As you know DADA2 will remove chimeras for you using a de novo approach.
Be sure to check the output of uchime-ref. There can be issues with the false-positive detection of chimeras when using usearch / vsearch with default settings. The reference sequence database being used and the parameter settings can affect how well uchime-ref can detect chimeras. There have been a few cases in which some of the most abundant OTUs were removed from the data even though they were clearly not chimeric based on follow-up checks.
To combat this, I’ve found that increasing the --p-minh to ~1.0 - 2.0 works well for 16S (decreases the sensitivity of detecting chimeras). But you should play with the parameters and sanity-check that the sequences flagged as being chimeric are reasonable.
One additional question: I have technical replicate for one of the samples - what’s the process to treat it during downstream analyses such comparing differential abundance.
As for your replicate sample, I’d consider the advice here.
The de novo chimera removal approach occurs by default, e.g. --p-chimera-method consensus, when using DADA2 via QIIME, unless you tell it to use the --p-chimera-method pooled approach or not to perform chimera removal --p-chimera-method none. I’ve not had any issues with using the default. Again, you need to consider if you should use either the pooled or consensus approach we discussed earlier.
I did not mean to deter you from using uchime-denovo. In fact, many (myself included), occasionally make use of both de novo and reference-based chimera removal. I only meant to point out the considerations at each step.
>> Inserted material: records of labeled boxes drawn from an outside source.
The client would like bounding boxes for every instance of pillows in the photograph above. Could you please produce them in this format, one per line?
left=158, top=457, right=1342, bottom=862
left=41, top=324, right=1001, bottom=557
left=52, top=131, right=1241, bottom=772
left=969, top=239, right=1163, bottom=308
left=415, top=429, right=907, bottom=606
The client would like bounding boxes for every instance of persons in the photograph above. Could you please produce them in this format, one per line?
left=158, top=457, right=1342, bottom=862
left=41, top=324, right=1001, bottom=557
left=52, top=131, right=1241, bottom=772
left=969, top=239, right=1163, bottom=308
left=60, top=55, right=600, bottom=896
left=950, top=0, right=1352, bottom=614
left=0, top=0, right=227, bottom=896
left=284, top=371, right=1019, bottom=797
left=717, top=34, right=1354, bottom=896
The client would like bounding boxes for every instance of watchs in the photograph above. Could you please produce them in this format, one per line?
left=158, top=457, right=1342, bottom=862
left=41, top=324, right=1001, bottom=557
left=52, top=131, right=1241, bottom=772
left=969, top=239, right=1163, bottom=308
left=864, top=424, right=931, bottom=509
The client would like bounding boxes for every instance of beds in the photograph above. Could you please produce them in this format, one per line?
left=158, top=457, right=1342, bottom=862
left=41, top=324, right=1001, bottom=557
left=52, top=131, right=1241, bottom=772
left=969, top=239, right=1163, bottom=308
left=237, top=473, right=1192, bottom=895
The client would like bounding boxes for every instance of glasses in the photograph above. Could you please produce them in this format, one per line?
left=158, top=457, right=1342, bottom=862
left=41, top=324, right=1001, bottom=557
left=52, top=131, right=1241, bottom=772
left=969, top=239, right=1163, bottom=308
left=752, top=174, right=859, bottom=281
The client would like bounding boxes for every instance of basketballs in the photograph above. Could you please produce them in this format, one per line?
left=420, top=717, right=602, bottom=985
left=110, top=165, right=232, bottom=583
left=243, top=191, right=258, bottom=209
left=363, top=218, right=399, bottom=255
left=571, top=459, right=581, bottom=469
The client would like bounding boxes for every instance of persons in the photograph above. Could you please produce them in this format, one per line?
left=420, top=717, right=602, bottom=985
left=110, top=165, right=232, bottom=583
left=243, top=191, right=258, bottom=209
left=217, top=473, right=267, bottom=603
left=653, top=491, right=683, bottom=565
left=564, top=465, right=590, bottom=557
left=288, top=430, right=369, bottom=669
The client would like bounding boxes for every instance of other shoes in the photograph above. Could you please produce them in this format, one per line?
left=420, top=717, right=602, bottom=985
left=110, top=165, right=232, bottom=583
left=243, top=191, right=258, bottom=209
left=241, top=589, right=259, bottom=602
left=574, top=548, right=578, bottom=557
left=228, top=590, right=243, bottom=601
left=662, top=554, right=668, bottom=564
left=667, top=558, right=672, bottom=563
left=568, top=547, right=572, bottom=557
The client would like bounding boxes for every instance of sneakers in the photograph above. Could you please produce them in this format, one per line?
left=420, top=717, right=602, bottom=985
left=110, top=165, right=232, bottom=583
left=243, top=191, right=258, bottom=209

Pairs that failed merging due to various reasons:
25 too few kmers found on same diagonal
1 potential tandem repeat
2624 too many differences
2336 alignment score too low, or score drop to high
40 staggered read pairs
Statistics of all reads:
301.00 Mean read length
Statistics of merged reads:
512.85 Mean fragment length
15.16 Standard deviation of fragment length
0.61 Mean expected error in forward sequences
3.78 Mean expected error in reverse sequences
0.83 Mean expected error in merged sequences
0.40 Mean observed errors in merged region of forward sequences
3.90 Mean observed errors in merged region of reverse sequences
4.30 Mean observed errors in merged region
vsearch v2.7.0_linux_x86_64, 126.0GB RAM, 24 cores GitHub - torognes/vsearch: Versatile open-source tool for microbiome analysis
I am planning to follow deblur method this time. Is there anything I would need to consider esp. on trimming because, when we take into account the joined reads, the quality is low in the middle of the sequence.
Alternatively, even if I continue to use DADA2, do you think that trimming off (--p-trim-left-r 50) around 50bases from 5' instead of truncating (--p-trunc-len-r 250) the length after around 250 will help in joining properly?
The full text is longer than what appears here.